Task to complete:
Transcribe the SenML fetch review below word for word, starting at "SenML requires to" and ending at "around that constraint.".

Content-Disposition: inline
User-Agent: Mutt/1.10.1 (2018-07-13)
Archived-At: <https://mailarchive.ietf.org/arch/msg/core/_bjzt6wBG4id7YgOWgiozouCCZo>
Subject: [core] Short review of SenML fetch/patch
X-BeenThere: core@ietf.org
X-Mailman-Version: 2.1.29
Precedence: list
List-Id: "Constrained RESTful Environments \(CoRE\) Working Group list" <core.ietf.org>
List-Unsubscribe: <https://www.ietf.org/mailman/options/core>, <mailto:core-request@ietf.org?subject=unsubscribe>
List-Archive: <https://mailarchive.ietf.org/arch/browse/core/>
List-Post: <mailto:core@ietf.org>
List-Help: <mailto:core-request@ietf.org?subject=help>
List-Subscribe: <https://www.ietf.org/mailman/listinfo/core>, <mailto:core-request@ietf.org?subject=subscribe>
X-List-Received-Date: Thu, 27 Sep 2018 08:59:59 -0000

Hello authors,

as requested during yesterday's interim meeting, I've had a look at
senml-fetch again:

Fetch
=====

Fetching by time
----------------

Being able to pick aparticular timestamp is an oddly specific
application; my impression of general SenML data sets is that it will be
hard to predict which point in time should have a datum if that record
is not already known. Unless there are good (and argued for) use cases,
I suggest that the topic of fetching time series points be explored
comprehensively in a separate document, possibly hooking into
draft-bormann-t2trg-stp.


Using SenML to fetch
--------------------

SenML requires to have a value (or sum) on every record, the payload of
the fetch request therefore can't use any of the defined SenML mime
types but would need to specify their own. I'm unsure on whether adding
a field like "fetch_":1 to the first record (a mandatory-to-decode
custom field) would be sufficient to work around that constraint.

Otherwise, it might be an option to update RFC8428 to say that some of
those limitations (also the later "v":null) may be overridden in
applications like this where it is made sure (eg. by never using those
freedoms in Content or PUT payloads) that no generic SenML processor
ever gets its hands on the document.

The payload sent in as a FETCH payload is not actually sensor data, it's
a list of names (or, provided they're viewed as URIs, which I recommend)
links. We already have a way to transmit a list of links in CoRE
(actually 3 with links-json). I don't object to introducing another
(given the above, might be called application/links+senml+{cbor,json}?)

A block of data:

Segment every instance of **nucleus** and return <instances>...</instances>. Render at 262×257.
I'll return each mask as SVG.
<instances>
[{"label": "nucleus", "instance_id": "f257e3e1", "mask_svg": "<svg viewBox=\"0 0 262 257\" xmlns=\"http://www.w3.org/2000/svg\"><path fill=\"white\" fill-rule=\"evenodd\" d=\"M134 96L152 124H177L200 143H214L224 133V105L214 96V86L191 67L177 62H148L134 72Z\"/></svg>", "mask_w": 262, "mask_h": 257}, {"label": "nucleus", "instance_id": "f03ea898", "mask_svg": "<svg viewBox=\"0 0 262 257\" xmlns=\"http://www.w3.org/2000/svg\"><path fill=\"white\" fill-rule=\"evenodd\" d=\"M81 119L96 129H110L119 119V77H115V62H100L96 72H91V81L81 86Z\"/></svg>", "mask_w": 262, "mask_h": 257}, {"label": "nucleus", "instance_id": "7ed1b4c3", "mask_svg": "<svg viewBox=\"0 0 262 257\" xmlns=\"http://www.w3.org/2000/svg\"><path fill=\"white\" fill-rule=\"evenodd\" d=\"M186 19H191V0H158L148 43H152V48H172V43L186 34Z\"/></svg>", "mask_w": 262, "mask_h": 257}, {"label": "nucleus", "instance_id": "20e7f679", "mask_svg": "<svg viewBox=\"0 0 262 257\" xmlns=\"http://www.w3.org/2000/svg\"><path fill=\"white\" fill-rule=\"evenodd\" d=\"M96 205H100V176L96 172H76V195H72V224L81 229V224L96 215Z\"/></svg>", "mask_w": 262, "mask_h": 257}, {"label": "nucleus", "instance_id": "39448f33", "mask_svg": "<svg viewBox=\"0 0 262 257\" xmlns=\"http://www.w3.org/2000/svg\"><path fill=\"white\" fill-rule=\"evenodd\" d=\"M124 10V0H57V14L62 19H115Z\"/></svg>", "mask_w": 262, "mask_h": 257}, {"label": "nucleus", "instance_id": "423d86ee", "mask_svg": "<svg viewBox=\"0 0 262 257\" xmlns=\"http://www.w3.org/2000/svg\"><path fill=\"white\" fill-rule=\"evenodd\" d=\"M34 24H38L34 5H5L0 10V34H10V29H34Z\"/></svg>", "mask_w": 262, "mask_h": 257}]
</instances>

Written solution:
SenML requires to have a value (or sum) on every record, the payload of
the fetch request therefore can't use any of the defined SenML mime
types but would need to specify their own. I'm unsure on whether adding
a field like "fetch_":1 to the first record (a mandatory-to-decode
custom field) would be sufficient to work around that constraint.